The good news is that over 45,000 jobs will be saved for now and at least some of Sears’ creditors will get their money back. “The sale is good news for my apparel vendor clients because there is money earmarked to pay for goods that were delivered around the time of the bankruptcy filing and also goods being manufactured but not yet delivered,” Wander said.

Lampert, who stepped down as CEO after the bankruptcy filing in October, had initially planned to buy out Sears for $4.4 billion. But, pressured by the company’s creditors who vehemently opposed the deal, citing Lampert’s failed leadership in the past, Lampert raised his offer several times until the two parties agreed on $5.2 billion in New York last month.
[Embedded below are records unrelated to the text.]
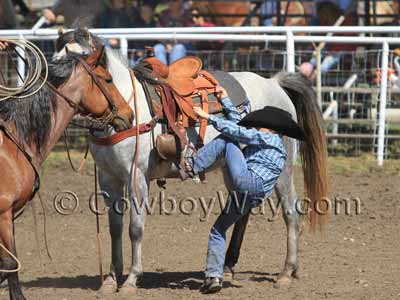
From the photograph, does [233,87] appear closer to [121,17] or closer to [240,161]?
[240,161]

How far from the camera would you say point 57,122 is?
19.4ft

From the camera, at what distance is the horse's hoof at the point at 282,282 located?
6.52 metres

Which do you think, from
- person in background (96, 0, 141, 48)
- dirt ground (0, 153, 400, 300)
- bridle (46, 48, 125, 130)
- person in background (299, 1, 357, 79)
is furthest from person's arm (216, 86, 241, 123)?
person in background (96, 0, 141, 48)

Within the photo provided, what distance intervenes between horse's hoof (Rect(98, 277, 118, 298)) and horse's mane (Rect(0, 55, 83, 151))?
1198mm

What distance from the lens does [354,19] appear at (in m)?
13.2

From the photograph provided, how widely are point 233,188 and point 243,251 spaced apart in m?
1.73

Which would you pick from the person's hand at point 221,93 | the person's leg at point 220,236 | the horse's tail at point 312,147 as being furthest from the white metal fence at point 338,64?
the person's leg at point 220,236

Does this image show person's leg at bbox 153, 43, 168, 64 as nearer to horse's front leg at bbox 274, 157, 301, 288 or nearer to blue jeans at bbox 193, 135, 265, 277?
horse's front leg at bbox 274, 157, 301, 288

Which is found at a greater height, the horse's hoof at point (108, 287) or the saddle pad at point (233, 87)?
the saddle pad at point (233, 87)

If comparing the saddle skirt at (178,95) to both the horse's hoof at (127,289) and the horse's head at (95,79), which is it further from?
the horse's hoof at (127,289)

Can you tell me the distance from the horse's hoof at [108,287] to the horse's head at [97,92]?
1.13 m

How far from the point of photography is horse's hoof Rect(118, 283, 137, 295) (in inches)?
247

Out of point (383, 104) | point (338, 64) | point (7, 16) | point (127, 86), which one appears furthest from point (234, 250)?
point (7, 16)

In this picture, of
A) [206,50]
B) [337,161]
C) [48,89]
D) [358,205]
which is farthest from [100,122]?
[206,50]
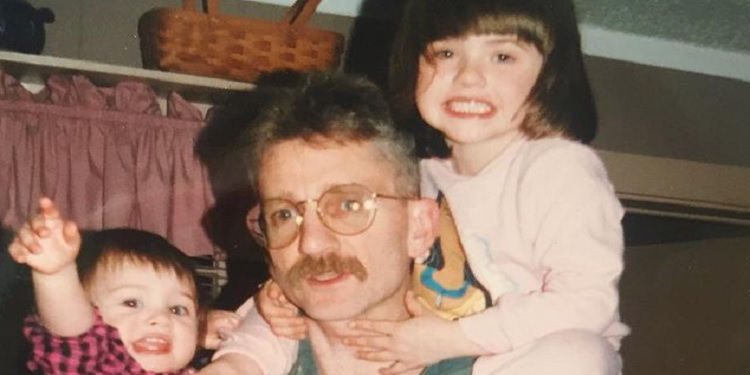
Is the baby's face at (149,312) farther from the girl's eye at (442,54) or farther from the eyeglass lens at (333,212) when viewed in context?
the girl's eye at (442,54)

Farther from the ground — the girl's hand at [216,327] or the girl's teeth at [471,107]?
the girl's teeth at [471,107]

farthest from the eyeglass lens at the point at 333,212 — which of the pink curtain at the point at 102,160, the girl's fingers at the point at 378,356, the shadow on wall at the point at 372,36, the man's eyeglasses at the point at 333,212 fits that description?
the shadow on wall at the point at 372,36

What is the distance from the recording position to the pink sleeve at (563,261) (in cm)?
69

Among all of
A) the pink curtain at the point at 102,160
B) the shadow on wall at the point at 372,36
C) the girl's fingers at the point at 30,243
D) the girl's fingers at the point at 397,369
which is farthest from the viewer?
the shadow on wall at the point at 372,36

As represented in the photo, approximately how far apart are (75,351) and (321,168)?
0.23 m

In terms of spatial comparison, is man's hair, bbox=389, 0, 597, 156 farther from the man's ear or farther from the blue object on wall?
the blue object on wall

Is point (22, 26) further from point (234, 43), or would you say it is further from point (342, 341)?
point (342, 341)

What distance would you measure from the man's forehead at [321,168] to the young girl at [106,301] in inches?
5.4

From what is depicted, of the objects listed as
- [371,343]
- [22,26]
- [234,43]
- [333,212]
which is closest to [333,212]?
[333,212]

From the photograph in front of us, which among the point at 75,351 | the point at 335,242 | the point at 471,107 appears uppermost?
the point at 471,107

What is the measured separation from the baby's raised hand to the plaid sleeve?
0.23 ft

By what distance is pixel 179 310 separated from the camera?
31.3 inches

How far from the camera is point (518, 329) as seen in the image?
70 centimetres

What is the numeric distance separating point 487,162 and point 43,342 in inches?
15.0
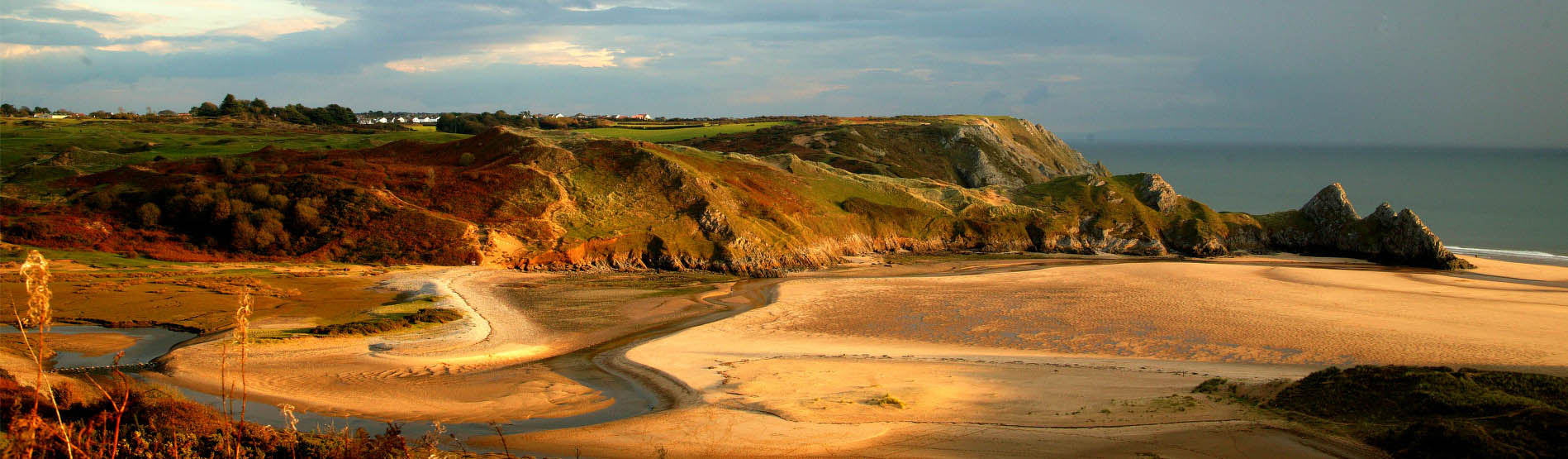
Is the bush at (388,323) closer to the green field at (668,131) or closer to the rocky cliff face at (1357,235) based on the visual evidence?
the rocky cliff face at (1357,235)

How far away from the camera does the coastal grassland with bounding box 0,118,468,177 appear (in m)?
53.7

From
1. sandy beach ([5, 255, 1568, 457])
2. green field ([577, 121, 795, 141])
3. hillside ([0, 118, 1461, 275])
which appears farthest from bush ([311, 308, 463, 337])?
green field ([577, 121, 795, 141])

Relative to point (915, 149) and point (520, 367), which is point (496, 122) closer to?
point (915, 149)

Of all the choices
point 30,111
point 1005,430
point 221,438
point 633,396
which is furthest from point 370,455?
point 30,111

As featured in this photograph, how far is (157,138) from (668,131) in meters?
55.0

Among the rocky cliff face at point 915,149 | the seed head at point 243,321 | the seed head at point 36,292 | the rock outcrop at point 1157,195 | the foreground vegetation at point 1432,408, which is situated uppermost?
the rocky cliff face at point 915,149

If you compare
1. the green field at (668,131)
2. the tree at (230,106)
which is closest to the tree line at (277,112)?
the tree at (230,106)

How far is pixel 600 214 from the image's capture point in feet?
141

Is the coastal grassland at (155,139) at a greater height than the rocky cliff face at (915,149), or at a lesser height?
lesser

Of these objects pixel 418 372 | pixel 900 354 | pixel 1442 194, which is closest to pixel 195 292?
pixel 418 372

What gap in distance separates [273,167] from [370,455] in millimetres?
36877

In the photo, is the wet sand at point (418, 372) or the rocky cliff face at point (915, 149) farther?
the rocky cliff face at point (915, 149)

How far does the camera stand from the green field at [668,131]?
91.6 m

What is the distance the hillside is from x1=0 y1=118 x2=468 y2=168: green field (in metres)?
14.2
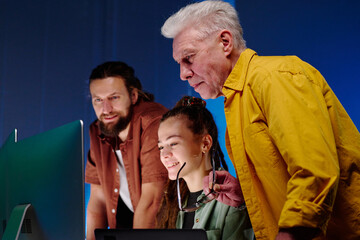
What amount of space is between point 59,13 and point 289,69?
2.50 m

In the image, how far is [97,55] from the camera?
3.27 metres

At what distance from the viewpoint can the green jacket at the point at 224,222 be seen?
199 cm

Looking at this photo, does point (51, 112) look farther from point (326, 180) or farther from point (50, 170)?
point (326, 180)

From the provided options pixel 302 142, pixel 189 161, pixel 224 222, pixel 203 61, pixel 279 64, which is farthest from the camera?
pixel 189 161

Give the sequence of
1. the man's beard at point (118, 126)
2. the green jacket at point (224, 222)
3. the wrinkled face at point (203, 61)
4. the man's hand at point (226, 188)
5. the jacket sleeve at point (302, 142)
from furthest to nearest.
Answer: the man's beard at point (118, 126)
the green jacket at point (224, 222)
the man's hand at point (226, 188)
the wrinkled face at point (203, 61)
the jacket sleeve at point (302, 142)

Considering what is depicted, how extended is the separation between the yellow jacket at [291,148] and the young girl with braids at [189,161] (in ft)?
2.31

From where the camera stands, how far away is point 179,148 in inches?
93.7

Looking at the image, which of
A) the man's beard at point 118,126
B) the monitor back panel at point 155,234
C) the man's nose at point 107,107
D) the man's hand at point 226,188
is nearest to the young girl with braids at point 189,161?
the man's hand at point 226,188

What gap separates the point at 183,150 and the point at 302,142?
4.09 ft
Lampert enjoys the reputation of a legendary investor on Wall Street, but many people seem to have lost faith in him as an effective manager. Lampert has been Sears’ largest shareholder since 2005 and served as its CEO from 2013 to last year. During his tenure, the retailer didn’t turn a profit for any single year, lost several performing in-house brands and closed hundreds of stores.
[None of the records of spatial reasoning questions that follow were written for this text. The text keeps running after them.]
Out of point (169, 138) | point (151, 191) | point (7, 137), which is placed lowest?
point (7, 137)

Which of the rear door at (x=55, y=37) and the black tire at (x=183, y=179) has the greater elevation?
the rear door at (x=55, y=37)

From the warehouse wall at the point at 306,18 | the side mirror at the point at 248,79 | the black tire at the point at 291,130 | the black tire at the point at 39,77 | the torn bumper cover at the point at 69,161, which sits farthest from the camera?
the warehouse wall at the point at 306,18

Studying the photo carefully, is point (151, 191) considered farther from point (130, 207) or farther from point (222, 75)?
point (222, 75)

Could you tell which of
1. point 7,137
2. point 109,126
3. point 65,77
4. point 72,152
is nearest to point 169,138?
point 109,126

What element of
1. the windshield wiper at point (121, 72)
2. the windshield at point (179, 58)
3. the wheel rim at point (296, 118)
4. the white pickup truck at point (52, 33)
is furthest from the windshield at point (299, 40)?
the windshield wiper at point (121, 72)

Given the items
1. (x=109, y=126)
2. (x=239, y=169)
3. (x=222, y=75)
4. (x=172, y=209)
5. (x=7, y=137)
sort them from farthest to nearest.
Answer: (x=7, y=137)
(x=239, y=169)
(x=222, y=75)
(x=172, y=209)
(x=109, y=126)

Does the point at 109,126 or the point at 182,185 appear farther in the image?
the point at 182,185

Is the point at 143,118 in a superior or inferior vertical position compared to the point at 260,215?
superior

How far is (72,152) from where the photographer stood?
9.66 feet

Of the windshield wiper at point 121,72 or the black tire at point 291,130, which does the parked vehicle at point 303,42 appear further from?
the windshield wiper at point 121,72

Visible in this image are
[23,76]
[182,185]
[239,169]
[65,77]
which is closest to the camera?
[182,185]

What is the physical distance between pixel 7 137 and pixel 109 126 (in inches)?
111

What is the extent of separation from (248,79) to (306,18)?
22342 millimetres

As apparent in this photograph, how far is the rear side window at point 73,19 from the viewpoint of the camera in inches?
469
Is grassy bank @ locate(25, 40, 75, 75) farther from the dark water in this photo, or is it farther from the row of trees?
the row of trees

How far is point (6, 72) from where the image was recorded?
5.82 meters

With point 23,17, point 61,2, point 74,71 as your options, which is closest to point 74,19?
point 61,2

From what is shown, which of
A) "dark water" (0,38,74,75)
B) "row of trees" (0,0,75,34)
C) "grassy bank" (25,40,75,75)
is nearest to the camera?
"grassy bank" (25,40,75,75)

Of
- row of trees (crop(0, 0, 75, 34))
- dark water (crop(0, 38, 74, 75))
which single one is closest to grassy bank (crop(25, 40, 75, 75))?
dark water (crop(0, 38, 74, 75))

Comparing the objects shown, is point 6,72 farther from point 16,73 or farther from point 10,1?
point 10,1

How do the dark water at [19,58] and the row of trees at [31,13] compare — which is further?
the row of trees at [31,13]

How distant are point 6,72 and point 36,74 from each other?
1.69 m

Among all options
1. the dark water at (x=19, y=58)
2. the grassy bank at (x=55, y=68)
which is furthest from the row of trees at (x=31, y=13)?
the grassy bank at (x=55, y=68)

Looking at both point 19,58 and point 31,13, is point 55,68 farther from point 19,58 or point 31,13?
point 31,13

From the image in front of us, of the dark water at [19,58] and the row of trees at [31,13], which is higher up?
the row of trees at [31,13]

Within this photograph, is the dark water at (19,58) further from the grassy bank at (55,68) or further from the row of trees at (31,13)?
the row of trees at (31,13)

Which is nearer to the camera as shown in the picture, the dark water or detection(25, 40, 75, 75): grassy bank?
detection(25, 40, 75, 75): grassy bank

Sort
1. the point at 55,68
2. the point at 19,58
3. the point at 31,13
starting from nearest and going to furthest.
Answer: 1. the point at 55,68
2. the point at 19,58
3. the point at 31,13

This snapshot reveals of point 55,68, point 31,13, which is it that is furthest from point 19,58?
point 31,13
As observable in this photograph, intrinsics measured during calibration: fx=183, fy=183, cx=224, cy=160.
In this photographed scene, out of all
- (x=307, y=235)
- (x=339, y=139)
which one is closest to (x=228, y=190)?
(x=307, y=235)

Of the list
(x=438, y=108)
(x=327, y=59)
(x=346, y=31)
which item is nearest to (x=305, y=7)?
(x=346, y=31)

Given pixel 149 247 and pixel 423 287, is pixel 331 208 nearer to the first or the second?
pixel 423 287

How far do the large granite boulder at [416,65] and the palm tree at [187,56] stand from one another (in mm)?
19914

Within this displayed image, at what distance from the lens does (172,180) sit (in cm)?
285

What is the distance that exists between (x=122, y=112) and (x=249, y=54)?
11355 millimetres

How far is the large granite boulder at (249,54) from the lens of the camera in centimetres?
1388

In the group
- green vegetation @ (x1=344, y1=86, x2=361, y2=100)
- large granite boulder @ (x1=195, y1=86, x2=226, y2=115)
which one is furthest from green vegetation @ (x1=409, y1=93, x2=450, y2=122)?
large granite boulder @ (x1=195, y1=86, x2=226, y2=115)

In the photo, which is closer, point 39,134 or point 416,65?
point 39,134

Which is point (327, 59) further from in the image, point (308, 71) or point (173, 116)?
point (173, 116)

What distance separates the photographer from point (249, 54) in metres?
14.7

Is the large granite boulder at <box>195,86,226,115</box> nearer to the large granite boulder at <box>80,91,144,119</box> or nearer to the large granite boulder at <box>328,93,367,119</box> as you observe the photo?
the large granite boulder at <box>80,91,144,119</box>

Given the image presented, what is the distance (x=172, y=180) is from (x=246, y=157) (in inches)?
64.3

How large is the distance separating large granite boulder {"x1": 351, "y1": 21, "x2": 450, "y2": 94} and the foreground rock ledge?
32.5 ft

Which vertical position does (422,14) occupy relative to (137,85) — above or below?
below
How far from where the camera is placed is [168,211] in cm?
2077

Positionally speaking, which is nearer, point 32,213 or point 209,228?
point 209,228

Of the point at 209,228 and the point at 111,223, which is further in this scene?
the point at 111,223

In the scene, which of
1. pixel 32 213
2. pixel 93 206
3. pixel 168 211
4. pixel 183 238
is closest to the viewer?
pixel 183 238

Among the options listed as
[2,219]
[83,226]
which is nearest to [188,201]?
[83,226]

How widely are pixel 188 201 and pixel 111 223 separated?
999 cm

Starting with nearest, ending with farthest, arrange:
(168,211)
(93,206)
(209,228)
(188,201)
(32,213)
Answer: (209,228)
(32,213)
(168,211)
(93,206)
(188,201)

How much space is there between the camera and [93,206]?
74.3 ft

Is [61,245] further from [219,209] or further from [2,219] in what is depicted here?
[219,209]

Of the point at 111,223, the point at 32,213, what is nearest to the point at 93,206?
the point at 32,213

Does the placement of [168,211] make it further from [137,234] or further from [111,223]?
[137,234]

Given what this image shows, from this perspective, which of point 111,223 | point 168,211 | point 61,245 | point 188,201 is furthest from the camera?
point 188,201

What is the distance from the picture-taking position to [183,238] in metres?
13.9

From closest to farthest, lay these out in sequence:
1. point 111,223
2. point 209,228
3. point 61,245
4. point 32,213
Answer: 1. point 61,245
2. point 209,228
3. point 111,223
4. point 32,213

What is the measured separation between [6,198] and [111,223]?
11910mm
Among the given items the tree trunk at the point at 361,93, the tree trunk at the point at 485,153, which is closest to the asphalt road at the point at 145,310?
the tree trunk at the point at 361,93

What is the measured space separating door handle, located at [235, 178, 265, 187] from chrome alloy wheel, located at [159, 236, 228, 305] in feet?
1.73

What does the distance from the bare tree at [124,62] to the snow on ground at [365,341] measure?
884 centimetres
“I’ve never quite understood Lampert’s play on this whole thing,” Rick Newman, a senior columnist for Yahoo Finance, said in Thursday’s “Final Round” show on Yahoo following the court decision. “It’s really a sad story. It really feels like it’s dragging out of the inevitable.”
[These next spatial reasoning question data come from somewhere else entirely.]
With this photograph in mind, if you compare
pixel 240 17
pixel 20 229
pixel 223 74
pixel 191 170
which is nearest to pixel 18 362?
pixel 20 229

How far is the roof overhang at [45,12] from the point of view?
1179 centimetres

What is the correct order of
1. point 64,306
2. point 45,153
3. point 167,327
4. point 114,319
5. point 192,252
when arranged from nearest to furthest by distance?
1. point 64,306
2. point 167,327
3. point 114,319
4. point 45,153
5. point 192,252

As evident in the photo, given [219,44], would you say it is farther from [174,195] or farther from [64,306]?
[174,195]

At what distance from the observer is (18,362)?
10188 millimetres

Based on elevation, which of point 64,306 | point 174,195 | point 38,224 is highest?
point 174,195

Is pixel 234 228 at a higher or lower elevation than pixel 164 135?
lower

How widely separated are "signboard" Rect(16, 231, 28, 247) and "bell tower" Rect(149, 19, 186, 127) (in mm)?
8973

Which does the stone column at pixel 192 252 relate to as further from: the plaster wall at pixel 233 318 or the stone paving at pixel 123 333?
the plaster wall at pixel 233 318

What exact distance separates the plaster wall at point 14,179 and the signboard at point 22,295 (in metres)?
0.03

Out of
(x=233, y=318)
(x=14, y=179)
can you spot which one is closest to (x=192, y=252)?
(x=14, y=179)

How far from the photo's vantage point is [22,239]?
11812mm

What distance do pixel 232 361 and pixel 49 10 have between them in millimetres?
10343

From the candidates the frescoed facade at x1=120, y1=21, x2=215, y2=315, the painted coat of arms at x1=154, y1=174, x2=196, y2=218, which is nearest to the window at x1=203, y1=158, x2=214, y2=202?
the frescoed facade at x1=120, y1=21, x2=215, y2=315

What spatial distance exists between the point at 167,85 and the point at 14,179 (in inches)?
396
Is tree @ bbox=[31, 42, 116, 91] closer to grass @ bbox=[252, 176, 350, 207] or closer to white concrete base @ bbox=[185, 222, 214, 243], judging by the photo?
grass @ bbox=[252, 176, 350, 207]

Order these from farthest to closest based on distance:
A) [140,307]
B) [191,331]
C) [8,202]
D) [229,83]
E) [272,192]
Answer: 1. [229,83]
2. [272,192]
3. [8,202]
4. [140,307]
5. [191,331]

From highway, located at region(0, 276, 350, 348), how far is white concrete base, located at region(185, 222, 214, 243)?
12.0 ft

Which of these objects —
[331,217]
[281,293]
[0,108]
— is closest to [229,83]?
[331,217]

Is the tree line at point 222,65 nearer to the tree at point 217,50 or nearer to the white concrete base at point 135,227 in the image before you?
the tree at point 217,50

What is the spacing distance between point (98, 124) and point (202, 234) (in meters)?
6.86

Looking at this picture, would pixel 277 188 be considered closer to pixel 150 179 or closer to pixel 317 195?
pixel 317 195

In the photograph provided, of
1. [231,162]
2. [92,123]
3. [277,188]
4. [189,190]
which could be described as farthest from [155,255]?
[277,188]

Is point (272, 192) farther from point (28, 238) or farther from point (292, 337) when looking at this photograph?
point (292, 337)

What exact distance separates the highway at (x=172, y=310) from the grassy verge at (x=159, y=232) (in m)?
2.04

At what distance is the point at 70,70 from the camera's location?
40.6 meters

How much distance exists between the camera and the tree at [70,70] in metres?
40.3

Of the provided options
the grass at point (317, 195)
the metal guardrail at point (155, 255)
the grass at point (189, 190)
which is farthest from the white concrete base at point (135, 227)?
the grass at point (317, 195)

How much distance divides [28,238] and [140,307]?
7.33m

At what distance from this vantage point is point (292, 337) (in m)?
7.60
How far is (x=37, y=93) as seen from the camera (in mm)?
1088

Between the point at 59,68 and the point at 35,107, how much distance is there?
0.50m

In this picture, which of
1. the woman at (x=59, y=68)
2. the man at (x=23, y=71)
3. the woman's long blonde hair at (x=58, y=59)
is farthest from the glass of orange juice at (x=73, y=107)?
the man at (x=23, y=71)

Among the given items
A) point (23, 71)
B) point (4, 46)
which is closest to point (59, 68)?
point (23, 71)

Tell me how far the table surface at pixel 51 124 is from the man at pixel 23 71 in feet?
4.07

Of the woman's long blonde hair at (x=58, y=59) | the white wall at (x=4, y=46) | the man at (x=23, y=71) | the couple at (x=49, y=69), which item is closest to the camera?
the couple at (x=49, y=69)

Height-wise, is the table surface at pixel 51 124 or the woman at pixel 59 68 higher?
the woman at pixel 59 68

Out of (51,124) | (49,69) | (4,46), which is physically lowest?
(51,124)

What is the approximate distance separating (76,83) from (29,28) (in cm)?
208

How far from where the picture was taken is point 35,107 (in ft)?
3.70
“We’ve seen part of the retail apocalypse. And there will be more of the retail apocalypse to come during the next recession,” he added. “When that happens, it’s hard to imagine Sears, if it’s still around, can survive the next recession, because it doesn’t have the merchandize people want. And the brand is obviously tarnished.”

Although Lampert was not present at Thursday’s court ruling, CNBC reported that he dialed in from his office in Florida and Judge Drain addressed him directly in his closing statement, saying that Lampert “has the opportunity not to be a cartoon character” and “he should do that.”